6) Mobilidade dos centros – a rede não tem um centro, mas diversos centros, móveis, que saltam de um nó a outro, num constante configurar e reconfigurar de mapas.<?XML:NAMESPACE PREFIX = O />
Indo um pouco mais além, vejamos como a matriz conceitual básica do hipertexto pode ser encontrada em longínquos momentos, como no imaginário africano, na mitologia yorubá, através de Olorum.

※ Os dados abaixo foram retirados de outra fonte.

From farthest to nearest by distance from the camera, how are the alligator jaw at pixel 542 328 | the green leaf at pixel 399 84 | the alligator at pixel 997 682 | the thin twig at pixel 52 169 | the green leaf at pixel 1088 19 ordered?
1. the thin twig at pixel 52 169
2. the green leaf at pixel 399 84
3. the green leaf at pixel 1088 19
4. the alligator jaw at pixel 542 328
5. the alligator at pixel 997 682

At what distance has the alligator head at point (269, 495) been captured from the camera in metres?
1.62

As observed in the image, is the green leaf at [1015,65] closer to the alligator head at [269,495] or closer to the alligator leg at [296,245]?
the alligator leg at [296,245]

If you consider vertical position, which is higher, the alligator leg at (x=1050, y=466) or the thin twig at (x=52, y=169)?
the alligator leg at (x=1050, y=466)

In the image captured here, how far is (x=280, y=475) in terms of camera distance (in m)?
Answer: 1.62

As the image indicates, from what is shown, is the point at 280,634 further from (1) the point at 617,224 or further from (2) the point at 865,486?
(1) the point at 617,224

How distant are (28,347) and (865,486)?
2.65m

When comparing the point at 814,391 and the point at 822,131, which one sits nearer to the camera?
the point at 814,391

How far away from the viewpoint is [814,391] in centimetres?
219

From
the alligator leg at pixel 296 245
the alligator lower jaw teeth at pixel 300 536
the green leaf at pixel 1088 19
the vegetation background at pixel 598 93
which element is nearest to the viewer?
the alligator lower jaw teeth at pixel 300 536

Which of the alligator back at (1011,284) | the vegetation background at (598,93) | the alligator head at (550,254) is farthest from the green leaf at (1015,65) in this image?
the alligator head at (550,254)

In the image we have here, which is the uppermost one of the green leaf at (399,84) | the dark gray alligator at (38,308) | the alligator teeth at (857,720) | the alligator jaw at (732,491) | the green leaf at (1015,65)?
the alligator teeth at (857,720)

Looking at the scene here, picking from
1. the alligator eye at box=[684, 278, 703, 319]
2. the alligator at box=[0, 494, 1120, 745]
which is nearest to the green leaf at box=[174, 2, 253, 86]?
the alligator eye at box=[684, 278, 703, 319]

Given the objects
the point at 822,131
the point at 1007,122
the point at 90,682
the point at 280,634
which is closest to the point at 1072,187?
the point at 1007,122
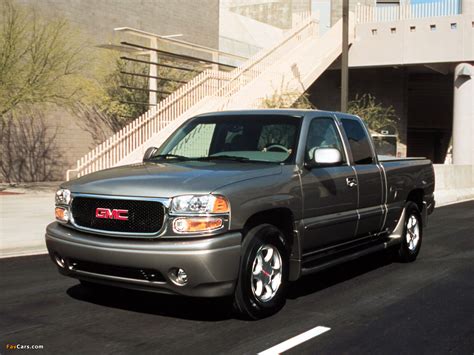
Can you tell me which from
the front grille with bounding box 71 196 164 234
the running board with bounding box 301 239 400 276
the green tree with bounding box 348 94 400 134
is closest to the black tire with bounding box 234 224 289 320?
the running board with bounding box 301 239 400 276

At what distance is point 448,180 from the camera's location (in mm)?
20719

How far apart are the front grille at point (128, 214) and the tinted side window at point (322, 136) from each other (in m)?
1.88

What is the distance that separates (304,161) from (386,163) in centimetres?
202

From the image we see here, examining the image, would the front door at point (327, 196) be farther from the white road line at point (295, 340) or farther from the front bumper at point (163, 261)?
the front bumper at point (163, 261)

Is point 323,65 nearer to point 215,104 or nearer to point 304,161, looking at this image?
point 215,104

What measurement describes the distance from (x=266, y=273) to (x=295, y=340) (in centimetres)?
78

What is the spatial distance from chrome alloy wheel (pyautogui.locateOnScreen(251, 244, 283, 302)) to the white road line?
557mm

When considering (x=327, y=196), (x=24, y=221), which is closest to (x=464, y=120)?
(x=24, y=221)

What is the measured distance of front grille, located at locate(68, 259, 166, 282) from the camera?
16.0 ft

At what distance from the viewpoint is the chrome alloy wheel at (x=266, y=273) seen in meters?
5.27

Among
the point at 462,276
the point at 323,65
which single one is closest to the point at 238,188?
the point at 462,276

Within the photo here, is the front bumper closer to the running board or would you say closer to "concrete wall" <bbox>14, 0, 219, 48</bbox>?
the running board

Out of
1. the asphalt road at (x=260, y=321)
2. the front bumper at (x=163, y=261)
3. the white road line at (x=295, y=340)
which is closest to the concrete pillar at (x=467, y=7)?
the asphalt road at (x=260, y=321)

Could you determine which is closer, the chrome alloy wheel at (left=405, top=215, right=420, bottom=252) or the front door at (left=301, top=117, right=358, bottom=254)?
the front door at (left=301, top=117, right=358, bottom=254)
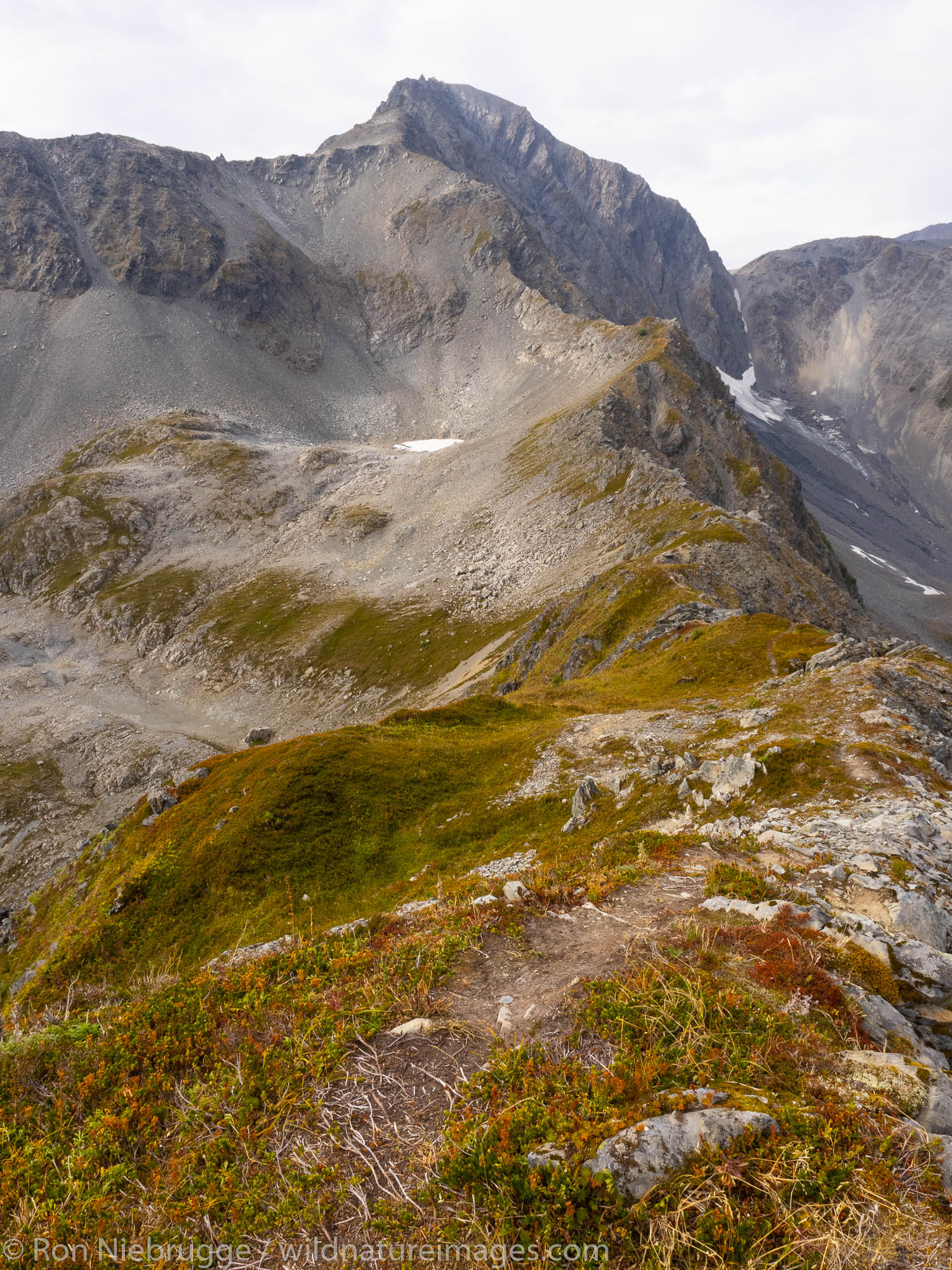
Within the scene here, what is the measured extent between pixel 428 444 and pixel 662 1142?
15175 centimetres

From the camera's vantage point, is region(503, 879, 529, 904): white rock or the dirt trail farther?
region(503, 879, 529, 904): white rock

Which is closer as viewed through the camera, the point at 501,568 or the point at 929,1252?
the point at 929,1252

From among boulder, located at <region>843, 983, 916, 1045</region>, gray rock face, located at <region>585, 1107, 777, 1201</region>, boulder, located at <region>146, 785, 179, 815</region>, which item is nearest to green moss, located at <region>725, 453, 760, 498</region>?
boulder, located at <region>146, 785, 179, 815</region>

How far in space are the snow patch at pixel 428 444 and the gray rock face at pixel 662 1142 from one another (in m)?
143

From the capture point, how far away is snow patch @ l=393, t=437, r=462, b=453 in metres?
144

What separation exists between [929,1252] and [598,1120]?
Result: 2458mm

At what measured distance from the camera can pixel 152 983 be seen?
8477 mm

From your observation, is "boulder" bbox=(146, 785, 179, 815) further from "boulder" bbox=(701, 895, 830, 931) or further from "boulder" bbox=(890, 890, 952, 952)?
"boulder" bbox=(890, 890, 952, 952)

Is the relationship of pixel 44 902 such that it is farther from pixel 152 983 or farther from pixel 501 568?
pixel 501 568

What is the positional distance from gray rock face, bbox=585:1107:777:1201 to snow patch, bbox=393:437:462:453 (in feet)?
469

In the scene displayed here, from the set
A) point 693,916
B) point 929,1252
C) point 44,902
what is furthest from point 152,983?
point 44,902

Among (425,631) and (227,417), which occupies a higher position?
(227,417)

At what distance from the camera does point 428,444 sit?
14738cm

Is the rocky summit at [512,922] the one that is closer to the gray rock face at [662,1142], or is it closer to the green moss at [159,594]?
the gray rock face at [662,1142]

Ele é o criador do céu e da terra. Não é representado sob nenhuma forma material, seus atributos são a totalidade, a perfeição e a universalidade. Criou para a terra dezesseis odus principais ou destinos possíveis. Cada um dos principais desdobra-se em dezesseis, chamados Omo-Odu, perfazendo um total de 256 odus. Criou também uma multiplicidade de orixás, com o fim de prestar serviços de criação e administração das coisas do mundo, com a incumbência, inclusive, de proteger os seres humanos.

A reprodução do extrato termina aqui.